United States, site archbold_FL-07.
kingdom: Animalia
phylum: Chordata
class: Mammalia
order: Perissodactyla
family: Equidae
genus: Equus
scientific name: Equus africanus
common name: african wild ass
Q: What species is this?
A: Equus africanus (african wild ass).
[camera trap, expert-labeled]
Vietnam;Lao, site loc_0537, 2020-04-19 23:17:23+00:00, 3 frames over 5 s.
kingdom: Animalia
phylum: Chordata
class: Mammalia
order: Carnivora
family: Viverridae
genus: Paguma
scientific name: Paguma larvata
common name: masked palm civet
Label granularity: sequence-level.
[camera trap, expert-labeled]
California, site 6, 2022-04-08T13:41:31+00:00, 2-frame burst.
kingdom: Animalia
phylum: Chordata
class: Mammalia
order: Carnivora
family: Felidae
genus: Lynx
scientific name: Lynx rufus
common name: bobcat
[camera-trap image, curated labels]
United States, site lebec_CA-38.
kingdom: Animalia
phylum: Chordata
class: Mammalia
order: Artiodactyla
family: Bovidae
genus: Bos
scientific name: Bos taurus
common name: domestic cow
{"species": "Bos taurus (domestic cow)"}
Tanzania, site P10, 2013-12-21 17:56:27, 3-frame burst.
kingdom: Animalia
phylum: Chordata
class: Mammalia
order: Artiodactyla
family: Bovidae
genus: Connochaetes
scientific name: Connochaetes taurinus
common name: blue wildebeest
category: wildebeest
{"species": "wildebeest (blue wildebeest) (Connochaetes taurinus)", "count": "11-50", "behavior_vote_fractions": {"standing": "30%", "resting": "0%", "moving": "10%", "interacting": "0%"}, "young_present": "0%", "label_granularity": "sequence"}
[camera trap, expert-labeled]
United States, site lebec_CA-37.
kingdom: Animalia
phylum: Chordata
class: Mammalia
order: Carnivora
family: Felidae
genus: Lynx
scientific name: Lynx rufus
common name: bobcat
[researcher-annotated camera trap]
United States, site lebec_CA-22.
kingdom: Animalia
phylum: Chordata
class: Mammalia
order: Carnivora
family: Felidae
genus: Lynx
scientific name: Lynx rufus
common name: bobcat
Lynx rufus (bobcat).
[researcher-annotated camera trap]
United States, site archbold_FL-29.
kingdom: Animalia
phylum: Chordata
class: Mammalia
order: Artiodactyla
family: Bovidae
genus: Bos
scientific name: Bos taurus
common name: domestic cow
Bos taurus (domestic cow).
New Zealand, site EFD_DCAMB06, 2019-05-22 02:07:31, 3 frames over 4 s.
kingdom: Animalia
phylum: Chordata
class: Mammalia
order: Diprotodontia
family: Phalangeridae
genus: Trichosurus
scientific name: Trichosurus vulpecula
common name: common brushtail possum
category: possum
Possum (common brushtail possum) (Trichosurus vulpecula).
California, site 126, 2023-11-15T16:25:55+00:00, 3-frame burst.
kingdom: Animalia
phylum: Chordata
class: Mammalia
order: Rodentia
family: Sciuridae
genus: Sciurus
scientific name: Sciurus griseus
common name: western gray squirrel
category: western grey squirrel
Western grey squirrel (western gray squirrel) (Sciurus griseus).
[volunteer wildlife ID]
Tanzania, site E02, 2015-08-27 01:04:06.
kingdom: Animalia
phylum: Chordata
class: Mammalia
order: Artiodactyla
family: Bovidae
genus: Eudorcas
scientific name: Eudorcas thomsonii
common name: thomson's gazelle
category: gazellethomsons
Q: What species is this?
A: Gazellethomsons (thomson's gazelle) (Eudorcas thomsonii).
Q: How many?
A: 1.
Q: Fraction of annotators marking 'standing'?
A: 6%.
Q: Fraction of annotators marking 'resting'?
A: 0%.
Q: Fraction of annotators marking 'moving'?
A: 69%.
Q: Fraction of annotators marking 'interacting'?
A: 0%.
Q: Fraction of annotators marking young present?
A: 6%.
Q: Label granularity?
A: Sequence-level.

→ **Task instructions**
Start at the first line of the material and write everything out exactly.

→ **Answer box**
United States, site archbold_FL-07.
kingdom: Animalia
phylum: Chordata
class: Mammalia
order: Perissodactyla
family: Equidae
genus: Equus
scientific name: Equus africanus
common name: african wild ass
Q: What species is this?
A: Equus africanus (african wild ass).
[camera trap, expert-labeled]
Vietnam;Lao, site loc_0537, 2020-04-19 23:17:23+00:00, 3 frames over 5 s.
kingdom: Animalia
phylum: Chordata
class: Mammalia
order: Carnivora
family: Viverridae
genus: Paguma
scientific name: Paguma larvata
common name: masked palm civet
Label granularity: sequence-level.
[camera trap, expert-labeled]
California, site 6, 2022-04-08T13:41:31+00:00, 2-frame burst.
kingdom: Animalia
phylum: Chordata
class: Mammalia
order: Carnivora
family: Felidae
genus: Lynx
scientific name: Lynx rufus
common name: bobcat
[camera-trap image, curated labels]
United States, site lebec_CA-38.
kingdom: Animalia
phylum: Chordata
class: Mammalia
order: Artiodactyla
family: Bovidae
genus: Bos
scientific name: Bos taurus
common name: domestic cow
{"species": "Bos taurus (domestic cow)"}
Tanzania, site P10, 2013-12-21 17:56:27, 3-frame burst.
kingdom: Animalia
phylum: Chordata
class: Mammalia
order: Artiodactyla
family: Bovidae
genus: Connochaetes
scientific name: Connochaetes taurinus
common name: blue wildebeest
category: wildebeest
{"species": "wildebeest (blue wildebeest) (Connochaetes taurinus)", "count": "11-50", "behavior_vote_fractions": {"standing": "30%", "resting": "0%", "moving": "10%", "interacting": "0%"}, "young_present": "0%", "label_granularity": "sequence"}
[camera trap, expert-labeled]
United States, site lebec_CA-37.
kingdom: Animalia
phylum: Chordata
class: Mammalia
order: Carnivora
family: Felidae
genus: Lynx
scientific name: Lynx rufus
common name: bobcat
[researcher-annotated camera trap]
United States, site lebec_CA-22.
kingdom: Animalia
phylum: Chordata
class: Mammalia
order: Carnivora
family: Felidae
genus: Lynx
scientific name: Lynx rufus
common name: bobcat
Lynx rufus (bobcat).
[researcher-annotated camera trap]
United States, site archbold_FL-29.
kingdom: Animalia
phylum: Chordata
class: Mammalia
order: Artiodactyla
family: Bovidae
genus: Bos
scientific name: Bos taurus
common name: domestic cow
Bos taurus (domestic cow).
New Zealand, site EFD_DCAMB06, 2019-05-22 02:07:31, 3 frames over 4 s.
kingdom: Animalia
phylum: Chordata
class: Mammalia
order: Diprotodontia
family: Phalangeridae
genus: Trichosurus
scientific name: Trichosurus vulpecula
common name: common brushtail possum
category: possum
Possum (common brushtail possum) (Trichosurus vulpecula).
California, site 126, 2023-11-15T16:25:55+00:00, 3-frame burst.
kingdom: Animalia
phylum: Chordata
class: Mammalia
order: Rodentia
family: Sciuridae
genus: Sciurus
scientific name: Sciurus griseus
common name: western gray squirrel
category: western grey squirrel
Western grey squirrel (western gray squirrel) (Sciurus griseus).
[volunteer wildlife ID]
Tanzania, site E02, 2015-08-27 01:04:06.
kingdom: Animalia
phylum: Chordata
class: Mammalia
order: Artiodactyla
family: Bovidae
genus: Eudorcas
scientific name: Eudorcas thomsonii
common name: thomson's gazelle
category: gazellethomsons
Q: What species is this?
A: Gazellethomsons (thomson's gazelle) (Eudorcas thomsonii).
Q: How many?
A: 1.
Q: Fraction of annotators marking 'standing'?
A: 6%.
Q: Fraction of annotators marking 'resting'?
A: 0%.
Q: Fraction of annotators marking 'moving'?
A: 69%.
Q: Fraction of annotators marking 'interacting'?
A: 0%.
Q: Fraction of annotators marking young present?
A: 6%.
Q: Label granularity?
A: Sequence-level.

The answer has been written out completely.